Indeed, the Supreme Court’s observation that defendants and judges routinely
consider good time calculations in their decisions about plea bargains and sentencing supports our holding that there is no notice problem in this case.
See Weaver,
450 U.S. at 32, 101 S.Ct. 960 (“[A]- prisoner’s eligibility for reduced imprisonment is a significant factor entering into both the defendant’s decision to plea bargain and the judge’s calculation of the sentence to be imposed.”). Whether or not it is appropriate in all circumstances to charge citizens with knowledge of administrative regulations, it is fair for us to charge a defendant with notice of good time regulations for purposes of the rule of lenity. Where a statute properly delegates a question of sentencing administration to an agency via ambiguity,
see Chevron,
467 U.S. at 843, 104 S.Ct. 2778, and where the agency properly interprets that regulation in a way that gives ample notice to all potential offenders,
see Sash,
428 F.3d at 136, there can be no question that adequate notice has been given for purposes of the rule of lenity.
Here, neither we nor a prospective criminal need “guess as to what Congress intended,”
Ladner v.

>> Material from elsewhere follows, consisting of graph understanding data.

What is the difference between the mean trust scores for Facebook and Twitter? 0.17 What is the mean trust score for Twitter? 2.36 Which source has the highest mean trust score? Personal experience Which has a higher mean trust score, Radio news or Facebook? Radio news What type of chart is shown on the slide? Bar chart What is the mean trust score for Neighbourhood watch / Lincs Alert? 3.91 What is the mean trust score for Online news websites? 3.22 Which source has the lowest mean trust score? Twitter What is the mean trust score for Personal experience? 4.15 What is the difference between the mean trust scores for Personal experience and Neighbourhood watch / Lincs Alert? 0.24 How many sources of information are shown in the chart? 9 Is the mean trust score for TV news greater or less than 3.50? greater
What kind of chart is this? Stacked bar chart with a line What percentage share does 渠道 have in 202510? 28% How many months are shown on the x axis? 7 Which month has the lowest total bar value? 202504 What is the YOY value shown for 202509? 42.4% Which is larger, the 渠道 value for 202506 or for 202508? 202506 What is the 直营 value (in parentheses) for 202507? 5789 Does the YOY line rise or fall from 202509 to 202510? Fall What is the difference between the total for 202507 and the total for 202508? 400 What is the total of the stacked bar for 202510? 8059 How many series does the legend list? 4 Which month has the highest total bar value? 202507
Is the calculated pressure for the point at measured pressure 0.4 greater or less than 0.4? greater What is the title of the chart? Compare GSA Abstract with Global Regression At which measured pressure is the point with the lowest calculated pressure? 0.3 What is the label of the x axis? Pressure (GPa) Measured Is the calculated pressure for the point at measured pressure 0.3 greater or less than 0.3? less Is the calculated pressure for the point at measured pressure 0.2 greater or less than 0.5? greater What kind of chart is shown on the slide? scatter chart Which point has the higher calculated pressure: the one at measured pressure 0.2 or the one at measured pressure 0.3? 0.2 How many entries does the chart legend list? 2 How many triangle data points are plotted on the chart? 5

United States,
358 U.S. 169, 178, 79 S.Ct. 209, 3 L.Ed.2d 199 (1958), because Congress delegated to the BOP, via the ambiguity in § 3624(b), the authority to determine how sentencing credit should be calculated, and the BOP, acting pursuant to that delegation, provided fair notice of the terms that would govern the administration of sentencing credit.
CONCLUSION
For the reasons discussed, the petition for rehearing by the panel is Denied.